Months of connecting: What I have learned

You have all heard me talk about—and write about—my travels over the last 15 months. You have listened to my stories about successful programs, heard me report about what’s working and what’s not working as well, and helped me start to shape this fledgling organization. I have listened to what you have said and acted on your very good advice.

All of this listening came together for me this month as we prepared for an important meeting with our funders. Clearly, National Center is breaking new ground and doing things that haven’t been done before. We have learned a lot, and we summarized those “lessons learned” for our colleagues at the meeting.

The first lesson we have learned can be summed up by the word “hunger” – hunger for leadership and engagement, hunger for “how to” information about integrating education and care, hunger for connections to others with similar interests and issues. What has surprised me is the requests we are receiving from practices about how to implement team-based care, and more importantly, what is the evidence to guide us to do so.

We are responding with a number of strategies.  Our National Advisory Council is very interested in working with us to showcase practices that are exemplary. We’ve also ramped up communication, building our website and Resource Exchange, helping you connect 1:1, delivering webinars and training, and expanding our resources. Last week our staff managed three webinars in which over 450 participated.  We know that the hunger is outstripping our current capabilities, but we are well on our way to meeting that demand.

The second lesson we have learned is how important our “connecting” role is. We had no idea that our connection role would take on a life of its own.   On average 5 – 10 new individuals and/or organizations contact us each week.  Many of these want to share their own work and ask us to get out the word or want to know if their approach is the right one.   It’s more important that you learn from each other than telling us about your own needs, requests and work. The power of technology today can support our work together in new and exciting ways. 

And the third lesson is the affirmation that our focus on information, evidence and data is exactly where we need to be. We’ve been questioned aggressively by vocal skeptics about this focus, but again and again we are seeing that we will need hard data–not opinion–to convince our stakeholders that team-based care and education can truly make a difference in the health of patients, families and communities. Therefore, it’s about helping people finding common ground in the complexity and chaos of the work. I have seen many examples of people not knowing about a parallel program in their own community. I have introduced professionals to each other who I would have assumed already knew each other. I have experienced first hand that the field is hampered by a lack of common language and definitions. What is most striking is that each sector sees the field from its own perspective rather than seeing the whole–much like the story about the blind men describing the elephant.
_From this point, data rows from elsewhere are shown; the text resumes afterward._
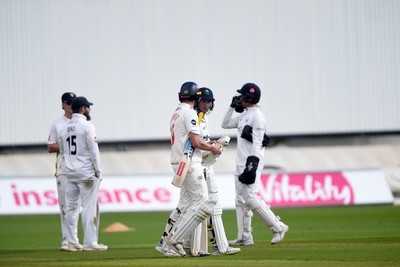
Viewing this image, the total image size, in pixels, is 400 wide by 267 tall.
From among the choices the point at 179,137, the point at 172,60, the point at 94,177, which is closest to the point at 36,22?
the point at 172,60

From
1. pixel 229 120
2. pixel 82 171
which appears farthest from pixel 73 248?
pixel 229 120

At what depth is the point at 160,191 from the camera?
26484 millimetres

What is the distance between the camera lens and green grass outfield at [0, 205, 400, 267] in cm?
1223

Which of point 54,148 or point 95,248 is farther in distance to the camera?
point 54,148

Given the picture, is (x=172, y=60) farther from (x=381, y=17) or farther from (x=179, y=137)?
(x=179, y=137)

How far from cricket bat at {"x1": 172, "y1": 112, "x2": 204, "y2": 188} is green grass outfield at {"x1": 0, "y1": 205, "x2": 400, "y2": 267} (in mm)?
993

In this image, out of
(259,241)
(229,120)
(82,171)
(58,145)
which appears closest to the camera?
(82,171)

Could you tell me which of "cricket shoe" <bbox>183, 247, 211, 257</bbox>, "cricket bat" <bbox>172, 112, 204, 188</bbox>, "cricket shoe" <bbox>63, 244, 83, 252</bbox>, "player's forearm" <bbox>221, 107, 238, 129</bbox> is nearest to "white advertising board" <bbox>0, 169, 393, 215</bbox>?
"player's forearm" <bbox>221, 107, 238, 129</bbox>

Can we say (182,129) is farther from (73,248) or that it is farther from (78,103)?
(73,248)

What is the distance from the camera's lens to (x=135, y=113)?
33438 millimetres

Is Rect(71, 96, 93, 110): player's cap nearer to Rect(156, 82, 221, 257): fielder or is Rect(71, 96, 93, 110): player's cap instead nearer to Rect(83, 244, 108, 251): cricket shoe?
Rect(83, 244, 108, 251): cricket shoe

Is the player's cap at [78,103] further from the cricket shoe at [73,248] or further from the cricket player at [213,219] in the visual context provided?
the cricket player at [213,219]

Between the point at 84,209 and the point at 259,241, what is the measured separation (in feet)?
9.93

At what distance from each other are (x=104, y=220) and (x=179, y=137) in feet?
37.9
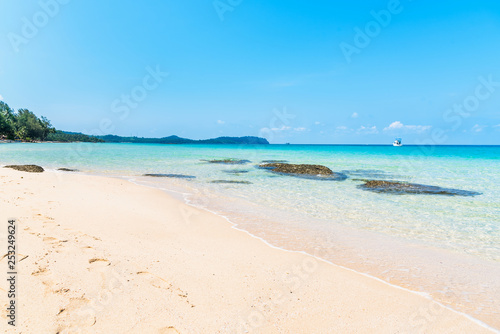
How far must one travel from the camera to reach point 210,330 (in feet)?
11.2

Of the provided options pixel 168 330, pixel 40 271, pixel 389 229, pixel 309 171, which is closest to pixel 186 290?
pixel 168 330

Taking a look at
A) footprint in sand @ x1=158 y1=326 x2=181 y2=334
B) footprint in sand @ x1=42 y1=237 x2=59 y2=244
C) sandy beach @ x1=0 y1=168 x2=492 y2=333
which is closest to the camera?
footprint in sand @ x1=158 y1=326 x2=181 y2=334

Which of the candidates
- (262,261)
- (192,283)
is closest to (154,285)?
(192,283)

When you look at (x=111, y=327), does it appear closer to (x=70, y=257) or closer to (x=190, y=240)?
(x=70, y=257)

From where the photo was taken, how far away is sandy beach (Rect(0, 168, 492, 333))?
136 inches

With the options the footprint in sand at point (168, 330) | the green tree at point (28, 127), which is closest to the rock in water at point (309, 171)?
the footprint in sand at point (168, 330)

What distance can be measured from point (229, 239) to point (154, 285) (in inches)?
129

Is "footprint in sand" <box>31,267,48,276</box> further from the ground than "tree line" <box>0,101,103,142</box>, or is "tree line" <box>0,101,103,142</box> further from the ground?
"tree line" <box>0,101,103,142</box>

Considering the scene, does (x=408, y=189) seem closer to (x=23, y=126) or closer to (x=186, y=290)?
(x=186, y=290)

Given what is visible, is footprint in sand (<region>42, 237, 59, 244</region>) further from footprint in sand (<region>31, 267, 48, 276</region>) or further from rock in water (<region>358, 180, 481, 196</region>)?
rock in water (<region>358, 180, 481, 196</region>)

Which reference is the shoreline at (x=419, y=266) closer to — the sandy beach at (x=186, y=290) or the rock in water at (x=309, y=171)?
the sandy beach at (x=186, y=290)

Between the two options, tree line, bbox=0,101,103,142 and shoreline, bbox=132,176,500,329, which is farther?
tree line, bbox=0,101,103,142

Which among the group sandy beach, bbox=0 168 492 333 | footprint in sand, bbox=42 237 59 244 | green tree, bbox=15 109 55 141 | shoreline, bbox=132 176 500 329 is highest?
green tree, bbox=15 109 55 141

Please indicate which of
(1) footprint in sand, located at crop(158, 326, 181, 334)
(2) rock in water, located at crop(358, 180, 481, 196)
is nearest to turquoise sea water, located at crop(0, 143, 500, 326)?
(2) rock in water, located at crop(358, 180, 481, 196)
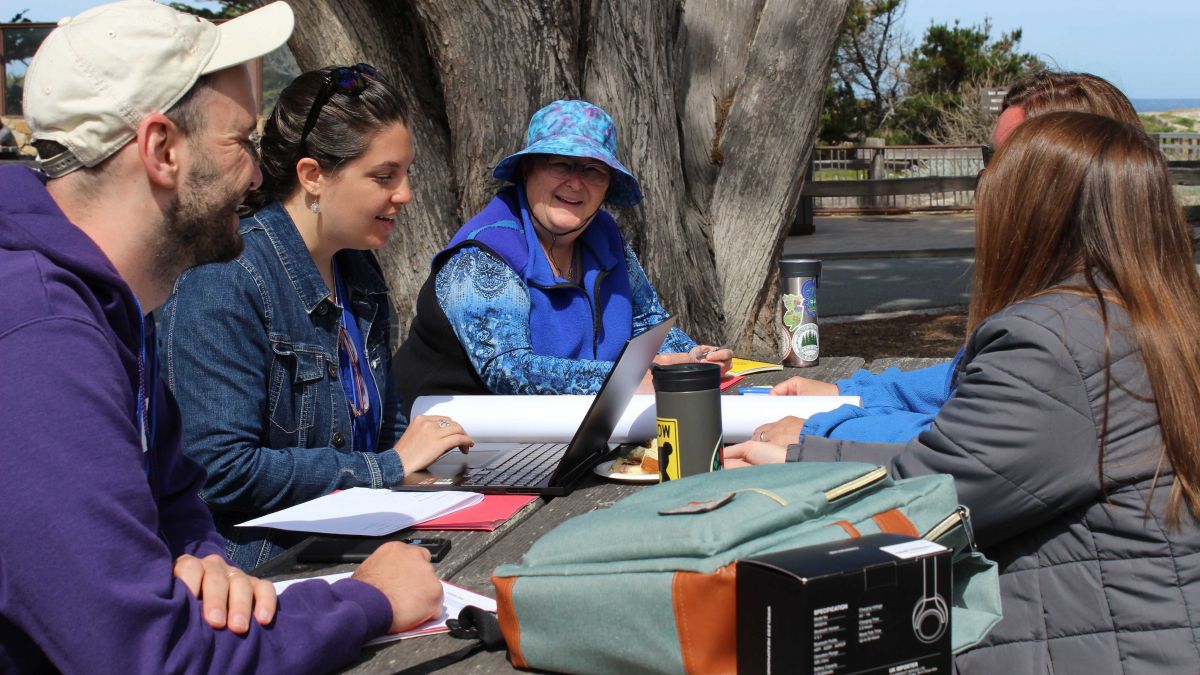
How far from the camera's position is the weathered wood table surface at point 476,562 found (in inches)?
64.2

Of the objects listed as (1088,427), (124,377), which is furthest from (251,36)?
(1088,427)

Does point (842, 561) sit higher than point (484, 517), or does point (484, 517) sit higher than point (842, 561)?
point (842, 561)

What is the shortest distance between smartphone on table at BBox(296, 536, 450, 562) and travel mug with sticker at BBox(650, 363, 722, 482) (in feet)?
1.54

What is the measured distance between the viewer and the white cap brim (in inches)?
69.7

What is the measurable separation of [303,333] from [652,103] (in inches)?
106

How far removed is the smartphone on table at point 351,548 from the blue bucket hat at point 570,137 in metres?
1.64

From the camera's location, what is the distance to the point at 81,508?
1366mm

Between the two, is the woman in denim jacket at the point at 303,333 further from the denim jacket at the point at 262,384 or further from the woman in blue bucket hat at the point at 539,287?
the woman in blue bucket hat at the point at 539,287

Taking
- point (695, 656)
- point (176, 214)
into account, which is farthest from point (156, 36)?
point (695, 656)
To some, this is taking the long view without attending to the here and now.  My answer is that it is a “both / and”. We are very close to launching the National Center Data Repository work with the “pioneer” members of the Nexus Innovations Incubator Network. These colleagues all have the need for evidence now for their own funders. They are pushing our thinking about strategies for outcomes assessment of all of this work and investments. Our network of collaborators will be ever expanding.

We continue to learn. And we continue to break new ground. That will never end.

We are working hard to manage the tension between doing it NOW and doing it RIGHT.

We are opting for doing it right, but in a timely way!